Do not use if pregnant or nursing, or if you have compromised organ function, a bleeding disorder,  or a history of liver complications. Stop using at least two weeks before undergoing a surgery, due to its blood-thinning capacity and also its ability to interact with anesthesia (if this is not possible, inform all medical staff involved that you have been taking it, the interactions that are possible, and let them know the last day you took it/how much). Consult with a physician before using if you are taking anticoagulant/antiplatelet drugs,  medications that increase liver metabolism of other substances, anticonvulsants, sedatives, antidepressants or other pharmaceuticals.

I suggest consulting a pharmacist or physician before starting any herbal supplement if you are taking a prescription medication or have serious underlying health concerns. 

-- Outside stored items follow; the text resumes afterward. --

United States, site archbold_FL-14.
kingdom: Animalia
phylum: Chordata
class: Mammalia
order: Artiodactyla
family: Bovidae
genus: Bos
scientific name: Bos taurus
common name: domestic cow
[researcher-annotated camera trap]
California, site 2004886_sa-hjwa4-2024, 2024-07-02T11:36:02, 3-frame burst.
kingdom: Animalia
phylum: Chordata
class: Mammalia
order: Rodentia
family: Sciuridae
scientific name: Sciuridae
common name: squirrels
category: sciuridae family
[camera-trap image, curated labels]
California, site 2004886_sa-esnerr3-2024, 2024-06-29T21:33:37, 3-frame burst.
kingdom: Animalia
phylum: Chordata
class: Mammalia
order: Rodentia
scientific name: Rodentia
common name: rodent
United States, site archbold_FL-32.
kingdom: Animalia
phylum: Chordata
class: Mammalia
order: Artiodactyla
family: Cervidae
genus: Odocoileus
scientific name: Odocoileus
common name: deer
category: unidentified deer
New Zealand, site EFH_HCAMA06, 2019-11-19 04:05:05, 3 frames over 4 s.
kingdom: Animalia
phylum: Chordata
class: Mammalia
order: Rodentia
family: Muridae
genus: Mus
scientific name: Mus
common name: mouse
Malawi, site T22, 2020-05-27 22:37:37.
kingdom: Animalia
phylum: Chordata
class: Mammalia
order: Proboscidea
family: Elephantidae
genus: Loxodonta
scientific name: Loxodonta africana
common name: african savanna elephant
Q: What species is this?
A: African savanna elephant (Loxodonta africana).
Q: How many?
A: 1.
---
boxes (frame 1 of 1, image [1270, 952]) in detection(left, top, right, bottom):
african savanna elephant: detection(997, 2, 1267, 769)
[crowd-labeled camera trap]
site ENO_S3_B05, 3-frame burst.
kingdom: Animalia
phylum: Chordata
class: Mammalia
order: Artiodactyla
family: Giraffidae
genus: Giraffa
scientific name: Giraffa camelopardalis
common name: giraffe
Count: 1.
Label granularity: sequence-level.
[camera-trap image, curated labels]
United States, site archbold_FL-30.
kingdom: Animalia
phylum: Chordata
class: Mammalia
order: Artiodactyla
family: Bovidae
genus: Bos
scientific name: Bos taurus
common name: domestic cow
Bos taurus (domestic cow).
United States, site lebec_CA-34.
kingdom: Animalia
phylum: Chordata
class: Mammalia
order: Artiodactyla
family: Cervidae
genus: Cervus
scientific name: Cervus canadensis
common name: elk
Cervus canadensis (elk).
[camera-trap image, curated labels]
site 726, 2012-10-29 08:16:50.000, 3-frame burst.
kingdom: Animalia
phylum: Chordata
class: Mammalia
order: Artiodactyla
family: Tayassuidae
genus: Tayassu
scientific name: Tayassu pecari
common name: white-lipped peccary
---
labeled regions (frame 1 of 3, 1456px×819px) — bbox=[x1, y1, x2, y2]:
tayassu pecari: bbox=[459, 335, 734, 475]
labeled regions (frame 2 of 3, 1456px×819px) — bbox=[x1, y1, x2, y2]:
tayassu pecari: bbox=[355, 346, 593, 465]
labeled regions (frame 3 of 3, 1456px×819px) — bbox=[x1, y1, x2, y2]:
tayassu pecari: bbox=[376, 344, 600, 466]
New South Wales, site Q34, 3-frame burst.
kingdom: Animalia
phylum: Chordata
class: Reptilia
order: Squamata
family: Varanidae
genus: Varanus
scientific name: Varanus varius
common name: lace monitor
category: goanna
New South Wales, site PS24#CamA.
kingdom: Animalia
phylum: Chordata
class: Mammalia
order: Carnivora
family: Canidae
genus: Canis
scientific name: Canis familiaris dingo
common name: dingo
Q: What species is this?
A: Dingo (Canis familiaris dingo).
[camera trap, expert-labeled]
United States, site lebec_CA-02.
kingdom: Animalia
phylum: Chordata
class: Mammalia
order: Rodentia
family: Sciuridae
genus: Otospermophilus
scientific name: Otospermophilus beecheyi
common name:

Energetic/traditional use:

Borage is known for being a herb of confidence and courage. It is used to infuse a soul with vigor, renew their strength and motivate them to have faith in themselves and conquer the world. It was used traditionally for grief and sorrow, easing depression by boosting the body’s defenses and lifting the spirits without being overstimulating. Crusaders, knights, explorers and warriors throughout history have used borage both symbolically and internally to bolster their courage before an adventure.

Disclaimer: The information on this website is intended as general education on herbs and is not intended to take the place of medical care. Please consult a health care professional before embarking on any health regime.